Semi-supervised Deep Representation Learning for Multi-View Problems

Noroozi, Vahid, Bahaadini, Sara, Zheng, Lei, Xie, Sihong, Shao, Weixiang, Yu, Philip S.

arXiv.org Machine Learning 

Abstract--While neural networks for learning representation of multi-view data have been previously proposed as one of the state-of-the-art multi-view dimension reduction techniques, how to make the representation discriminative with only a small amount of labeled data is not well-studied.

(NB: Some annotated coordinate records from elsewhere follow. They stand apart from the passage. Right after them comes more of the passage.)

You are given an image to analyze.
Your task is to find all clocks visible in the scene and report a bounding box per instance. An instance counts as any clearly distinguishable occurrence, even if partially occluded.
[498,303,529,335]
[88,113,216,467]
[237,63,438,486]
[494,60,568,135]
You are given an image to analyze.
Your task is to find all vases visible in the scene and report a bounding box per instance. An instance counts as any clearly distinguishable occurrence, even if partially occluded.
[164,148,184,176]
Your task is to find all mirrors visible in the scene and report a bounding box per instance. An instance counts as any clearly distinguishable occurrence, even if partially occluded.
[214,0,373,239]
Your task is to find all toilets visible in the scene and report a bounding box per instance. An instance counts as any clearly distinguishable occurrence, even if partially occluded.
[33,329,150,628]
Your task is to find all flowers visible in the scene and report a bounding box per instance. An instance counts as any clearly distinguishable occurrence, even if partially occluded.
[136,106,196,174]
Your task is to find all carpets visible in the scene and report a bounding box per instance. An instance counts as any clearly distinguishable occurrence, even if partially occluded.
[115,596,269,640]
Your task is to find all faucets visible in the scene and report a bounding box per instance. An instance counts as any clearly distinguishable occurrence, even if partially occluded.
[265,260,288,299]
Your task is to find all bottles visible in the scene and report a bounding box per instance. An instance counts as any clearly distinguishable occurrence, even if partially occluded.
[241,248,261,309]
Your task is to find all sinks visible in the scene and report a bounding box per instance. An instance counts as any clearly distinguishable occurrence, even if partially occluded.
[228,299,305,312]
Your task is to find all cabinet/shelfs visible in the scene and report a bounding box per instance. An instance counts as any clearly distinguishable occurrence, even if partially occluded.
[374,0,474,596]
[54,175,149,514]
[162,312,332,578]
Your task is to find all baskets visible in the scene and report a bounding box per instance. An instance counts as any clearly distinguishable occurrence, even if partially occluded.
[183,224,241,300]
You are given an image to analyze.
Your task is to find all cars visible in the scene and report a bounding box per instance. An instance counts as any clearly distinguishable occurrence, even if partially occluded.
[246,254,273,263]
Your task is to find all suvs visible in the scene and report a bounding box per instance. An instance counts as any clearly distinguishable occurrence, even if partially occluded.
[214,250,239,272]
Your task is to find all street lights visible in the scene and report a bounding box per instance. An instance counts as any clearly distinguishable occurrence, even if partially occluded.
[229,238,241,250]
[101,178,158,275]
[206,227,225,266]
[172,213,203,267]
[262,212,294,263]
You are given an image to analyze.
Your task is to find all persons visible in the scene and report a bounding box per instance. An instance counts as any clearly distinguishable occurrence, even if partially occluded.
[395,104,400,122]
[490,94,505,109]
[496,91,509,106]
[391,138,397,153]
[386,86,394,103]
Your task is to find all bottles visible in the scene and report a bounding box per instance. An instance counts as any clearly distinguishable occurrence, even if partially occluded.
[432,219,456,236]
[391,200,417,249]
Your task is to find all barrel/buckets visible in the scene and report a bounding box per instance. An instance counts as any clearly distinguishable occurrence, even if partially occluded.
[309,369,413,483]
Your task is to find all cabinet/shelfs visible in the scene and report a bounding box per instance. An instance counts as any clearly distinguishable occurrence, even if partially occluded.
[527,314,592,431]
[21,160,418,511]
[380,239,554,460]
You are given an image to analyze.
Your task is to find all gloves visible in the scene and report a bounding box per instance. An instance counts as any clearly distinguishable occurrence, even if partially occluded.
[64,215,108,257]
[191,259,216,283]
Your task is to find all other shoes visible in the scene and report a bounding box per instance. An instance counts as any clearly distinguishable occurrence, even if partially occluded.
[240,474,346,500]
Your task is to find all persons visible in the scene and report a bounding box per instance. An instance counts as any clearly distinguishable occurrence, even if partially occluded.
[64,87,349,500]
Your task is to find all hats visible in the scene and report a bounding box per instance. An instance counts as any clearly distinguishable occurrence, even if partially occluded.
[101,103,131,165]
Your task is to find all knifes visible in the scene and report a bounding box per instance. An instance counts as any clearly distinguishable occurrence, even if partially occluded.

We introduce a semisupervised neural network model, named Multi-view Discriminative Neural Network (MDNN), for multi-view problems. MDNN finds nonlinear view-specific mappings by projecting samples to a common feature space using multiple coupled deep networks. It is capable of leveraging both labeled and unlabeled data to project multi-view data so that samples from different classes are separated and those from the same class are clustered together. It also uses the interview correlation between views to exploit the available information in both the labeled and unlabeled data. Extensive experiments conducted on four datasets demonstrate the effectiveness of the proposed algorithm for multi-view semisupervised learning. In many real-world problems, more than one set of features, referred to as views of the data, are available. For example, a web page can be represented by text data, images, and metadata. Multiple views can help improve the performance of many learning tasks because each view can provide information complementary to others, and learning using all views can maximally exploit the information available.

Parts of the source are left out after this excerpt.